JARED BLIKRE: And just along those lines, I have one more chart on the YFi Interactive that I want to direct people's attention to here. This is the higher-for-longer sweet spot in-- is coming to be in 2024. So this is the Fed funds term structure today, and this is in purple up here. And then we have it in cyan. That was one month ago, basically February 1. And you can see how it's shifted higher here along the entire curve. What is this saying to you?

ALFONSO PECCATIELLO: Look, Jared, on the Macro Compass, I really like to track the bond market. I've been a bond trader myself for years before opening up the Macro Campus. So the bond market here is trying to absorb the information from the Federal Reserve that the Fed is going to remain tighter for longer. And what this means, basically, is that all the interest rate cuts, which were priced into 2024, especially the first half, are now getting repriced away.

Fed funds future by March 2024, so that's a year from today, guys, are still priced above 5%. 5% Fed funds rate for one year starting today, effectively, for the next 12 months, those are very tight conditions that are to be kept there for longer because this is the new Fed reaction function. Again, the issue is as, Julie highlighted before, is that the tighter you keep borrowing conditions for the private sector, the higher you keep mortgage rates, the higher you keep corporate borrowing rates, the higher the chances you're going to freeze these credit markets and basically sleepwalk into an accident or, in general, accelerate a recession later on.

JULIE HYMAN: Right now, Alphonso, we are seeing stocks fall, take a leg down in the wake of these comments as Powell is talking about the ultimate peak, the end peak to be higher than expected. As you talked about, the market's not pricing in the scenario that you're painting. Stocks are down today. They're not down that much, right? The NASDAQ's down 9/10 of 1%. I mean, what kind of decline, ultimately, would you foresee if the market's pricing in what you're-- if what you're talking about happens, what would happen to stocks?
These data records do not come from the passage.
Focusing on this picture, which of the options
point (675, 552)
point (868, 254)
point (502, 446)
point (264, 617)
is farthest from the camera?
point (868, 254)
ALFONSO PECCATIELLO: Look, I believe that a model outcome for the S&P 500 could be a retest of the lows, so around 3,600. And the reason why I don't think it's going to be much lower than that is that the stock market generally bottoms before earnings bottom. So if we are going to get into an earnings recession, which I think has started and will continue, earnings will continue to decline, but the stock market at some point will start going up.

And why that happens is when earnings start to decline there, let's say in the mid part of their long-term decline in a bear market, the Federal Reserve normally capitulates. And the Federal Reserve generally cuts interest rates about 400 basis point in a recession. And that will mean cutting rates from 5 and 1/2% term rate today to 1 and 1/2%, 2%.

But as the Fed does that, it starts getting incorporated into better valuations. So even if earnings keep declining, valuations don't decline anymore, which means the stock market can stop its decline and start slowly but surely moving into a new bull market.

That's why I think we are going to retest the 3,600 lows-- that's at least my base case-- but I don't think the S&P will drop way below that. It's still-- I mean, we're talking about over 10% below where we are today. And I agree with you that the market is very complacent at the moment to this confluence of very tight credit and monetary policy being priced in against a very likely slowdown in economic activity ahead.

JULIE HYMAN: Alfonso, great to get your perspective today, really interesting stuff. Alfonso Peccatiello is Macro Compass founder and CEO. Thank you.